Reproduce all of the records below, word for word, with nothing added, dropped, or changed.

((

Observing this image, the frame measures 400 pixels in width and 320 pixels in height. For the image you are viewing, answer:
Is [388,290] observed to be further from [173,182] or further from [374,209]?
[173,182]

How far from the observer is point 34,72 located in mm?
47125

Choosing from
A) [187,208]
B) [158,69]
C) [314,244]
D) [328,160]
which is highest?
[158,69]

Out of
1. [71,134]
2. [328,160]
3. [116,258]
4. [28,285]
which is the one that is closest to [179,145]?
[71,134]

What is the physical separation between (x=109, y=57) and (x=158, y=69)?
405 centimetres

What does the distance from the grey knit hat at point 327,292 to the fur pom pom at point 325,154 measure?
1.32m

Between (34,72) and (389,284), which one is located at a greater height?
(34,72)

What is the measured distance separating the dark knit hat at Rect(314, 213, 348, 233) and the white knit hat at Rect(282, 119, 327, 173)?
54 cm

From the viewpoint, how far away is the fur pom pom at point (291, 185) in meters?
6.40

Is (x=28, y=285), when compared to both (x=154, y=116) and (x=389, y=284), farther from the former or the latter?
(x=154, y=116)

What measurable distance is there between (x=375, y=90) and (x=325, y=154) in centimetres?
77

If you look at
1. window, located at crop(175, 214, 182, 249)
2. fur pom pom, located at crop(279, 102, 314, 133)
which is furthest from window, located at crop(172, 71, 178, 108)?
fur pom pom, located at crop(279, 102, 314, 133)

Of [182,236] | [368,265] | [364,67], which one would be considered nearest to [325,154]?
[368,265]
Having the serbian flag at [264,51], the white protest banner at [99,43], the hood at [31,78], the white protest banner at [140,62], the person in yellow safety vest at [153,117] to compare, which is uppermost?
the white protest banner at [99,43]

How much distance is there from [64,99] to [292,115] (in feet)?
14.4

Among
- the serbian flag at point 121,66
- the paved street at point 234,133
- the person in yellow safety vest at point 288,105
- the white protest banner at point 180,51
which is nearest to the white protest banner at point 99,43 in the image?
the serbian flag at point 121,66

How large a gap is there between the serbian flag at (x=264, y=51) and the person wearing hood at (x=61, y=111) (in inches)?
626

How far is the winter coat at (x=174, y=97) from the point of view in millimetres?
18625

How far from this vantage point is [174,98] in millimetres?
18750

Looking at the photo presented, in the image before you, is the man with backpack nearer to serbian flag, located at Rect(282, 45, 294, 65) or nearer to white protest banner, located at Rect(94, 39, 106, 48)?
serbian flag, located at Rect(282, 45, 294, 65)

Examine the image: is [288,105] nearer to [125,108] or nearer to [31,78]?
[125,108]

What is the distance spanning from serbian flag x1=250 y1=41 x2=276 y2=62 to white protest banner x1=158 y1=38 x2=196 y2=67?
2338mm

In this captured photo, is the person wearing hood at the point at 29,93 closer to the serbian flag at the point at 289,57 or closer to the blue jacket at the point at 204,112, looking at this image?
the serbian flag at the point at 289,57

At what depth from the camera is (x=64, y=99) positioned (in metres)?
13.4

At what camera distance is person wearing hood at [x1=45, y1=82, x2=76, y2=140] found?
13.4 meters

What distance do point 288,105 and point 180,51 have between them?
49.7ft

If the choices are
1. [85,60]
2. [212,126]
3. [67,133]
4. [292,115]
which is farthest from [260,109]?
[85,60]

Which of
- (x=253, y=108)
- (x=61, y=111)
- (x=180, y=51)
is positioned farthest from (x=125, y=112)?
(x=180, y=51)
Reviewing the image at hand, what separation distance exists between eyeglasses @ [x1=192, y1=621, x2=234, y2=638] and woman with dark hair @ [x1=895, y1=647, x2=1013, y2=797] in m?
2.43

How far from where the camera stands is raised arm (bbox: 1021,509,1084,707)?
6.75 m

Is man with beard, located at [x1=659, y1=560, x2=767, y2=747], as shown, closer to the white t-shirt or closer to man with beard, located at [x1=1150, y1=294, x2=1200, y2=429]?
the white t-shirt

))

◆ **Complete answer**:
Observing this image, the frame measures 400 pixels in width and 320 pixels in height. For the image you are viewing, answer:
Is [388,290] observed to be further from [173,182] or further from [374,209]?
[173,182]

How far from the observer is point 34,72 located in mm?
47125

Choosing from
A) [187,208]
B) [158,69]
C) [314,244]
D) [328,160]
which is highest?
[158,69]

Out of
1. [71,134]
2. [328,160]
3. [116,258]
4. [28,285]
which is the one that is closest to [179,145]?
[71,134]

What is the physical separation between (x=109, y=57) and (x=158, y=69)?
405 centimetres

What does the distance from the grey knit hat at point 327,292 to the fur pom pom at point 325,154 measure?
1.32m

Between (34,72) and (389,284), which one is located at a greater height?
(34,72)

What is the measured distance separating the dark knit hat at Rect(314, 213, 348, 233) and the white knit hat at Rect(282, 119, 327, 173)?
54 cm

From the viewpoint, how far away is the fur pom pom at point (291, 185) in meters?
6.40

Is (x=28, y=285), when compared to both (x=154, y=116) and (x=389, y=284), farther from the former or the latter?
(x=154, y=116)

What measurable distance is there between (x=375, y=90) and (x=325, y=154) in centimetres?
77

If you look at
1. window, located at crop(175, 214, 182, 249)
2. fur pom pom, located at crop(279, 102, 314, 133)
which is furthest from window, located at crop(172, 71, 178, 108)?
fur pom pom, located at crop(279, 102, 314, 133)

Of [182,236] | [368,265] | [364,67], which one would be considered nearest to [325,154]?
[368,265]
Having the serbian flag at [264,51], the white protest banner at [99,43], the hood at [31,78], the white protest banner at [140,62], the person in yellow safety vest at [153,117] to compare, which is uppermost?
the white protest banner at [99,43]

How much distance is there from [64,99] to [292,115] (in feet)?
14.4

Among
- the serbian flag at point 121,66
- the paved street at point 234,133
- the person in yellow safety vest at point 288,105
- the white protest banner at point 180,51
which is nearest to the white protest banner at point 99,43 in the image?
the serbian flag at point 121,66

How large a gap is there between the serbian flag at (x=264, y=51) and the person wearing hood at (x=61, y=111) (in inches)?
626

How far is the winter coat at (x=174, y=97) from the point of view in millimetres?
18625

How far from this vantage point is [174,98] in millimetres?
18750

Looking at the photo presented, in the image before you, is the man with backpack nearer to serbian flag, located at Rect(282, 45, 294, 65) or nearer to white protest banner, located at Rect(94, 39, 106, 48)?
serbian flag, located at Rect(282, 45, 294, 65)

Examine the image: is [288,105] nearer to [125,108] or nearer to [31,78]?
[125,108]

What is the distance spanning from serbian flag x1=250 y1=41 x2=276 y2=62 to white protest banner x1=158 y1=38 x2=196 y2=67?
2338mm

In this captured photo, is the person wearing hood at the point at 29,93 closer to the serbian flag at the point at 289,57 or closer to the blue jacket at the point at 204,112, looking at this image?
the serbian flag at the point at 289,57

At what depth from the camera is (x=64, y=99) positioned (in metres)?
13.4

At what camera distance is person wearing hood at [x1=45, y1=82, x2=76, y2=140] found?
13.4 meters

What distance do point 288,105 and point 180,51 have between them?
49.7ft

If the choices are
1. [85,60]
2. [212,126]
3. [67,133]
4. [292,115]
which is farthest from [260,109]?
[85,60]

Which of
- (x=253, y=108)
- (x=61, y=111)
- (x=180, y=51)
is positioned farthest from (x=125, y=112)?
(x=180, y=51)
Reviewing the image at hand, what separation distance exists between eyeglasses @ [x1=192, y1=621, x2=234, y2=638] and woman with dark hair @ [x1=895, y1=647, x2=1013, y2=797] in m?
2.43

How far from where the camera stands is raised arm (bbox: 1021,509,1084,707)?
6.75 m

Is man with beard, located at [x1=659, y1=560, x2=767, y2=747], as shown, closer to the white t-shirt or closer to man with beard, located at [x1=1150, y1=294, x2=1200, y2=429]?
the white t-shirt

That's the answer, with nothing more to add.